EXERCISE - Transcribe verbatim the material between the line containing "Between pixel 402" and the line containing "0.71 metres", inclusive.

[Spatial reasoning dataset excerpts]
#####

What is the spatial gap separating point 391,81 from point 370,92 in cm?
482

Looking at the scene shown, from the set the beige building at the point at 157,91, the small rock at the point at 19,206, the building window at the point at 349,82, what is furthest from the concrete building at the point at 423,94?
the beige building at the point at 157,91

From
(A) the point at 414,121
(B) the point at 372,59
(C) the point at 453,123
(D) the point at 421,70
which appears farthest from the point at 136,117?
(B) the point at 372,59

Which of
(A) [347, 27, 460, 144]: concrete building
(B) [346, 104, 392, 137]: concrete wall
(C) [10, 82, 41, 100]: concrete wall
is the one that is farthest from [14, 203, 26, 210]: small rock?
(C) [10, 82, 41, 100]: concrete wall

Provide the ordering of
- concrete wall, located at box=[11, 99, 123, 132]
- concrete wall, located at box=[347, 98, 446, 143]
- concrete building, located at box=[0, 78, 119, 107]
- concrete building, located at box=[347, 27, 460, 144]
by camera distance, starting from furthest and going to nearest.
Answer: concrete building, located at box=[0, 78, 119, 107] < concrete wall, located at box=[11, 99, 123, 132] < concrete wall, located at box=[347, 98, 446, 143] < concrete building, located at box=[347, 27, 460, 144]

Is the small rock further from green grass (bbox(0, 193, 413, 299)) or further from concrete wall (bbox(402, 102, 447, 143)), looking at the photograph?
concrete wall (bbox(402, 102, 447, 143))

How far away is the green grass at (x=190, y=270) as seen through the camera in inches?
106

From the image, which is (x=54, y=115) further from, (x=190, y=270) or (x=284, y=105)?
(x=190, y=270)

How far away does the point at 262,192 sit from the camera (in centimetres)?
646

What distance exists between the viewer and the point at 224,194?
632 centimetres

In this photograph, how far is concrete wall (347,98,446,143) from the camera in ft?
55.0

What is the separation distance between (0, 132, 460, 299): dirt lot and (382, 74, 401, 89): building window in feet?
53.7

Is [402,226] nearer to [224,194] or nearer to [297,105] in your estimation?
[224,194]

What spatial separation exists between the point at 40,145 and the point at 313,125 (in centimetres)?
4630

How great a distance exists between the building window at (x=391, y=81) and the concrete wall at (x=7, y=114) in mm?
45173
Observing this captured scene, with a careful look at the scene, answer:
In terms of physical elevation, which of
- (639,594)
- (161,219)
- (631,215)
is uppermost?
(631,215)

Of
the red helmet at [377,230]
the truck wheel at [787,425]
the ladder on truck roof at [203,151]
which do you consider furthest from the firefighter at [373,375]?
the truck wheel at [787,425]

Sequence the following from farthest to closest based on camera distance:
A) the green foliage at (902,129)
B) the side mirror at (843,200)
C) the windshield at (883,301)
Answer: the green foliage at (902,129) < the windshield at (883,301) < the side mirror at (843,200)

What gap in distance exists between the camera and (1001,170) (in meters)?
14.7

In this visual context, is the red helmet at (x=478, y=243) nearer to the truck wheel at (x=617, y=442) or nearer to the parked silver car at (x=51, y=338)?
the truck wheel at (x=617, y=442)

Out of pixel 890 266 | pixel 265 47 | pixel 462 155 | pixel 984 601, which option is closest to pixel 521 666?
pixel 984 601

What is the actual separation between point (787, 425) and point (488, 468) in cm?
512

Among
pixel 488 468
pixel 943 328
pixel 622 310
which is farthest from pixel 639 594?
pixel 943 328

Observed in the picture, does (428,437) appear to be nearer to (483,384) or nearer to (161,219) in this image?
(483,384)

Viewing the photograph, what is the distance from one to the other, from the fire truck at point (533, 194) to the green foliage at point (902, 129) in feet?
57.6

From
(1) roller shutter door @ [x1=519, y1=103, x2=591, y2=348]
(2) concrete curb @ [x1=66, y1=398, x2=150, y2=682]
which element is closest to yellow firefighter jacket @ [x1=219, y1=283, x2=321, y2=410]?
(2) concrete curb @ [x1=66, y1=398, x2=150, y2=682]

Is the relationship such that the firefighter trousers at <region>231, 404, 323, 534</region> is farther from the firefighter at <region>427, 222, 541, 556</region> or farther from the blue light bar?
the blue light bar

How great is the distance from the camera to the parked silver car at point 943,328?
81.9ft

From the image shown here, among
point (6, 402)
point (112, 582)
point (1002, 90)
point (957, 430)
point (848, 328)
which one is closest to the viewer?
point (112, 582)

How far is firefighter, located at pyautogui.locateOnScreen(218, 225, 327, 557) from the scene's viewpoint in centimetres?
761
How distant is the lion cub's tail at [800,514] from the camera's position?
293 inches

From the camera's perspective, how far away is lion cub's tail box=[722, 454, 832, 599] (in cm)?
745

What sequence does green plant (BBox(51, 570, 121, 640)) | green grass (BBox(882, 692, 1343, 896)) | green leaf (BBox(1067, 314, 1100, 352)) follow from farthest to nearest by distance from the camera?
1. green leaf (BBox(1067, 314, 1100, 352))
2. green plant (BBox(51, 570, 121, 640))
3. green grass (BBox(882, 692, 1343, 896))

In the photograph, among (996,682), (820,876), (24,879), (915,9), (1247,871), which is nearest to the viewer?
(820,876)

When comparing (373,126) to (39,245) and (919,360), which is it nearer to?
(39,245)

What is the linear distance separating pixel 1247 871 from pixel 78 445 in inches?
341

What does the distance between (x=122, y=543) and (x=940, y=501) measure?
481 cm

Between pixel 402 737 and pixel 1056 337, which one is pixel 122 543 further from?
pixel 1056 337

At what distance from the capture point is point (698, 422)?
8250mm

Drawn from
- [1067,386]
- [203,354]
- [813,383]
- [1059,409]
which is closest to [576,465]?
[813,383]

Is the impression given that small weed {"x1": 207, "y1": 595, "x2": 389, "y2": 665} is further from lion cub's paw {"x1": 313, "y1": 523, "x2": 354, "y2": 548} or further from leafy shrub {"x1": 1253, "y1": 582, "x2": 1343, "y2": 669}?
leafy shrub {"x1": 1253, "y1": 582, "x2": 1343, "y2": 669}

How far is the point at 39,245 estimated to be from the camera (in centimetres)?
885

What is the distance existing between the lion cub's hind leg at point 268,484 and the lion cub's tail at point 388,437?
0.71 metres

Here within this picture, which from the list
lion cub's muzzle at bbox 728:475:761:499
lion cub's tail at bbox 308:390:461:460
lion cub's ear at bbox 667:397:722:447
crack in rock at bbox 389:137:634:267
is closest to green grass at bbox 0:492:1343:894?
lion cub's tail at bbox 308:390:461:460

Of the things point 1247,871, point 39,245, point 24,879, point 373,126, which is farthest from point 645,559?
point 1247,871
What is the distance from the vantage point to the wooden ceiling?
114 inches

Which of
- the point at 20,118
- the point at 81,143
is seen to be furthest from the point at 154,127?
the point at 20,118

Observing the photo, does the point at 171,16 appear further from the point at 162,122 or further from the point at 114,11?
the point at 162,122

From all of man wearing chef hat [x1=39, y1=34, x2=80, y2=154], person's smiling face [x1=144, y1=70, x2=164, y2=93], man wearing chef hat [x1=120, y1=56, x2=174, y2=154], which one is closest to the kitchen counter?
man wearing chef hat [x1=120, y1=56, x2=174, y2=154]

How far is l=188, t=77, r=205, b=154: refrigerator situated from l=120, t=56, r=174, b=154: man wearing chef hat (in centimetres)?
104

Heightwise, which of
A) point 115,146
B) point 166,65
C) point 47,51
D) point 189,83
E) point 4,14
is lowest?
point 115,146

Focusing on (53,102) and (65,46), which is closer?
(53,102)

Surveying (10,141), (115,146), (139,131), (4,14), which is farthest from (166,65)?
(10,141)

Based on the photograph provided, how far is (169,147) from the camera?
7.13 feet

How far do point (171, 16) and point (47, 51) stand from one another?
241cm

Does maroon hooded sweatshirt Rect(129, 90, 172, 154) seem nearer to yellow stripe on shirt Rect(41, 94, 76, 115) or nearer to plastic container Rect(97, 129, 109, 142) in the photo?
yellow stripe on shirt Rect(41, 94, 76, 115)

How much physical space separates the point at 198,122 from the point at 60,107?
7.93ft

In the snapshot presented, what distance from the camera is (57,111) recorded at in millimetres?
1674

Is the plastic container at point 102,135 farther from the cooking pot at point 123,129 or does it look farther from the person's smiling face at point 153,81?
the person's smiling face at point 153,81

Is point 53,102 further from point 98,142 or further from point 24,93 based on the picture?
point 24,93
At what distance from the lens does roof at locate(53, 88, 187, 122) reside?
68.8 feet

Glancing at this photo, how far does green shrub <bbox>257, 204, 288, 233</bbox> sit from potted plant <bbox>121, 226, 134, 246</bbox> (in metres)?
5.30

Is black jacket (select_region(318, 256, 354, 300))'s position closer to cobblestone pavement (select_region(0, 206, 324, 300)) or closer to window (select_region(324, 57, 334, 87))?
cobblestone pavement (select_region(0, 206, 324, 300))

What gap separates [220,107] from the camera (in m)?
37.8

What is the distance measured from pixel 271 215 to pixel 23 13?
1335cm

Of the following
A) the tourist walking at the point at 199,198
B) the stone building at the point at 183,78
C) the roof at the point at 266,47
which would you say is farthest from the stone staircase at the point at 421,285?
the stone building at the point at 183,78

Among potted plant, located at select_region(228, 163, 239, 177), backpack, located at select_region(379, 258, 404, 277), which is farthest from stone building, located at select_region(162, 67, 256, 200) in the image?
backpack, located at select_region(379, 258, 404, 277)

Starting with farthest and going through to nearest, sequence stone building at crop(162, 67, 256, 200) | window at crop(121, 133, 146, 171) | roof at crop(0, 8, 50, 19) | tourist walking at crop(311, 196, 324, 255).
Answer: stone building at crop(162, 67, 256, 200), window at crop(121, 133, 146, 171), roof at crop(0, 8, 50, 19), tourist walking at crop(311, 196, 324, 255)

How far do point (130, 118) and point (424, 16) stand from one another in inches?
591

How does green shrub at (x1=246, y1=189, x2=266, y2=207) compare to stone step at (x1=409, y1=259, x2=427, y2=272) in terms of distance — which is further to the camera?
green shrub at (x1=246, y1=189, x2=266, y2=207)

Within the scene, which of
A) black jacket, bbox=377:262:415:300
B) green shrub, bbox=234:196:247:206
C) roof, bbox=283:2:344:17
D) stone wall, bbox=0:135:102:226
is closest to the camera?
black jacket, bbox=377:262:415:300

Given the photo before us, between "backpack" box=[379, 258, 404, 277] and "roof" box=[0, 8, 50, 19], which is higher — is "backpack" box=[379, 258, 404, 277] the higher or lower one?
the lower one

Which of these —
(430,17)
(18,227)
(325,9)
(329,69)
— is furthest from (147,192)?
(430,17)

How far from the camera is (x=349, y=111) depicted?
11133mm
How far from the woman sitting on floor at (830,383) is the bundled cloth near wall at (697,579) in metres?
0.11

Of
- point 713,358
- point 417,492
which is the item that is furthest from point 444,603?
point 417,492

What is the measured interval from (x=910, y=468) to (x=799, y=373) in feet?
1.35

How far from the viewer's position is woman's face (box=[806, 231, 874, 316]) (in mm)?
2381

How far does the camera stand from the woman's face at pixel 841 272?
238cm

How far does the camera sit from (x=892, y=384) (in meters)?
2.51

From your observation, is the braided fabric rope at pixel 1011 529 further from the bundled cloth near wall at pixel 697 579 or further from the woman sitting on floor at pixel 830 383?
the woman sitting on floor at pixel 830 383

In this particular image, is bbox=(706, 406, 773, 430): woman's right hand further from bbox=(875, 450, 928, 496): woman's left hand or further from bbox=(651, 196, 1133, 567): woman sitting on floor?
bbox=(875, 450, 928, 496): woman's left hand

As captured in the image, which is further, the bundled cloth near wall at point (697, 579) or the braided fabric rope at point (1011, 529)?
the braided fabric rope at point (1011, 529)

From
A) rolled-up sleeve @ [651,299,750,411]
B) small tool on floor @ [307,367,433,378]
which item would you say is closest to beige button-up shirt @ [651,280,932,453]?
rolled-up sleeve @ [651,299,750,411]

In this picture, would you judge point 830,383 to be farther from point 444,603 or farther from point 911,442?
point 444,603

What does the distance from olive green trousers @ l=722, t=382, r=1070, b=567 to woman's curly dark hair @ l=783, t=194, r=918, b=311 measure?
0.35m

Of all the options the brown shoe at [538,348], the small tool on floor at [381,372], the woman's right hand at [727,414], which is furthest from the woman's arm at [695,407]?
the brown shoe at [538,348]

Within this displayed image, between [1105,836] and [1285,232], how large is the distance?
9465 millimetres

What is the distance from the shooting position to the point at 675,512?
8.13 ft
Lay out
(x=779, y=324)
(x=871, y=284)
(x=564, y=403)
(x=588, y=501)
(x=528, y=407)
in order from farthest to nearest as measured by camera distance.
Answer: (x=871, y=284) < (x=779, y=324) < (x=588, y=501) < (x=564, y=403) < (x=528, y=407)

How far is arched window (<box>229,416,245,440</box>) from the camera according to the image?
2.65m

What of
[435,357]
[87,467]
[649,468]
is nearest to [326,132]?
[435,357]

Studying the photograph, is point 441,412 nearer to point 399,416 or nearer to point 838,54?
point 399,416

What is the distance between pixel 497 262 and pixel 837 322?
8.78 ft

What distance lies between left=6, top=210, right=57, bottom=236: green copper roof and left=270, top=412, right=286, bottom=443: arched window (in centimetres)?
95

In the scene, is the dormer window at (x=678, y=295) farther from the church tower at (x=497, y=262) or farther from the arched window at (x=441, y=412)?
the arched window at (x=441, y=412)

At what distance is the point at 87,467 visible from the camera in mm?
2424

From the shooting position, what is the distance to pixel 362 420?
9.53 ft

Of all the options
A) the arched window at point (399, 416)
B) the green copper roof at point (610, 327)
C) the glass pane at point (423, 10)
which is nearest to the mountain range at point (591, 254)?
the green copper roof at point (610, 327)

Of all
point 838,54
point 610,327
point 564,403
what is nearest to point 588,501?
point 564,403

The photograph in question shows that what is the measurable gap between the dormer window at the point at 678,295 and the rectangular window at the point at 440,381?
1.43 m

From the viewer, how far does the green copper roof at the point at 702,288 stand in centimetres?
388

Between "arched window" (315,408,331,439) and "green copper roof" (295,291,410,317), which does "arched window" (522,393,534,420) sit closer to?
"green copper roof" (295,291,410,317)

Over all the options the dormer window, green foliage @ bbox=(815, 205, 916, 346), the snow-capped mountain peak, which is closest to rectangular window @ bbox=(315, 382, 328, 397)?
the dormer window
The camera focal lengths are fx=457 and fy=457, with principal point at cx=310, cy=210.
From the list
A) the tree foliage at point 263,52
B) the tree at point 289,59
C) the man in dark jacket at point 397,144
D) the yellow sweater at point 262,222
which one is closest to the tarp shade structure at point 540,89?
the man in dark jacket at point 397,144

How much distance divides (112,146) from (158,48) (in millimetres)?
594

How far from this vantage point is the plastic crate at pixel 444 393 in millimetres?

#####

FINISHED ANSWER -
Between pixel 402 737 and pixel 1056 337, which one is pixel 122 543 further from?
pixel 1056 337

At what distance from the capture point is point (698, 422)?
8250mm

Drawn from
- [1067,386]
- [203,354]
- [813,383]
- [1059,409]
which is closest to [576,465]?
[813,383]

Is the impression given that small weed {"x1": 207, "y1": 595, "x2": 389, "y2": 665} is further from lion cub's paw {"x1": 313, "y1": 523, "x2": 354, "y2": 548} or further from leafy shrub {"x1": 1253, "y1": 582, "x2": 1343, "y2": 669}?
leafy shrub {"x1": 1253, "y1": 582, "x2": 1343, "y2": 669}

How far is the point at 39,245 estimated to be from the camera (in centimetres)?
885

What is the distance existing between the lion cub's hind leg at point 268,484 and the lion cub's tail at point 388,437?
0.71 metres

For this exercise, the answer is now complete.